The Cassandra Read Path#

Reads in Cassandra are more complex than writes — and deliberately so. The write path is optimised for speed and throughput; the read path pays a small price for that by having to look in multiple places. Cassandra uses a key structure to make that price as small as possible.

The problem — data is in multiple places#

When a read comes in for a key, the latest version of that data could be in:

The MemTable — if it was written recently and not yet flushed
One or more SSTables on disk — if it was flushed but compaction hasn't merged everything yet

A naive implementation would check every SSTable for every read. At 50 SSTables, that's 50 disk reads just to answer one query. Catastrophically slow.

Cassandra solves this with a Bloom Filter — one per SSTable, kept in memory.

Bloom Filters — ruling out SSTables without reading them#

Before Cassandra touches any SSTable on disk, it asks the Bloom Filter: "does this key exist in this file?"

flowchart TD
    R["Read: tweet_1#IN"] --> BF1["Bloom Filter SSTable 1"]
    R --> BF2["Bloom Filter SSTable 2"]
    R --> BF3["Bloom Filter SSTable 3"]
    BF1 -->|"definitely NOT here"| SKIP1["Skip ✅"]
    BF2 -->|"definitely NOT here"| SKIP2["Skip ✅"]
    BF3 -->|"might be here"| READ["Read SSTable 3 from disk"]

The Bloom Filter gives two possible answers:

Definitely not here — the key is 100% absent from this SSTable. Skip it entirely. Zero disk I/O.
Might be here — the key is probably in this SSTable. Go read it from disk.

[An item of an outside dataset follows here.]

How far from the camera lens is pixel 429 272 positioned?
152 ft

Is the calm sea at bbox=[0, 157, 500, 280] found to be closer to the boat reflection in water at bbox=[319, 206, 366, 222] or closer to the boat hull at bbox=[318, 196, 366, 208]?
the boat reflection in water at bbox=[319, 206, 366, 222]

A Bloom Filter never misses a key that exists — it will always say "might be here" for a key that is genuinely present. But it can give false positives — occasionally saying "might be here" for a key that isn't there. That just means one unnecessary disk read. Wrong answer is never returned, only occasionally wasted I/O.

Why Bloom Filters work here

In a cluster with 50 SSTables, the Bloom Filter might rule out 47 of them instantly, in memory, with no disk I/O. Only 3 need to be read. Without Bloom Filters, every read would require 50 disk reads. The whole read path is designed to minimise disk touches.

Bloom Filters are probabilistic

They cannot tell you "yes, this key is definitely here." They can only say "no, definitely not here" or "maybe." The false positive rate is configurable — lower false positives requires more memory for the filter. This is a classic space vs accuracy trade-off.

The full read path#

Once the Bloom Filters have ruled out as many SSTables as possible, Cassandra reads the remaining candidates and merges the results:

flowchart TD
    R["Read Request"] --> MT["Check MemTable (in memory)"]
    R --> BF["Check Bloom Filter for each SSTable"]
    BF -->|"not here"| SKIP["Skip SSTable"]
    BF -->|"maybe here"| SS["Read SSTable from disk"]
    MT --> MERGE["Merge results (latest timestamp wins)"]
    SS --> MERGE
    MERGE --> RESP["Return to client"]

The merge step is where compaction pays off — the fewer SSTables that survived compaction, the fewer files need to be read and merged on every query.

Read performance degrades without compaction

If compaction falls behind — because write throughput is very high — SSTables accumulate. Bloom Filters help, but more files still means more disk reads per query. Compaction is not just storage housekeeping; it directly determines read latency.

Coordinator routing on reads#

Just like writes, reads are also routed through a coordinator. The coordinator hashes the partition key, finds the node(s) that own the data on the ring, and requests the data from them.

flowchart LR
    Client --> Coord["Coordinator (any node)"]
    Coord -->|"hash(partition_key)"| N1["Replica 1"]
    Coord --> N2["Replica 2"]
    N1 --> Coord
    N2 --> Coord
    Coord -->|"return latest"| Client

How many replicas the coordinator contacts depends on the consistency level configured for the read — which is covered in the next file.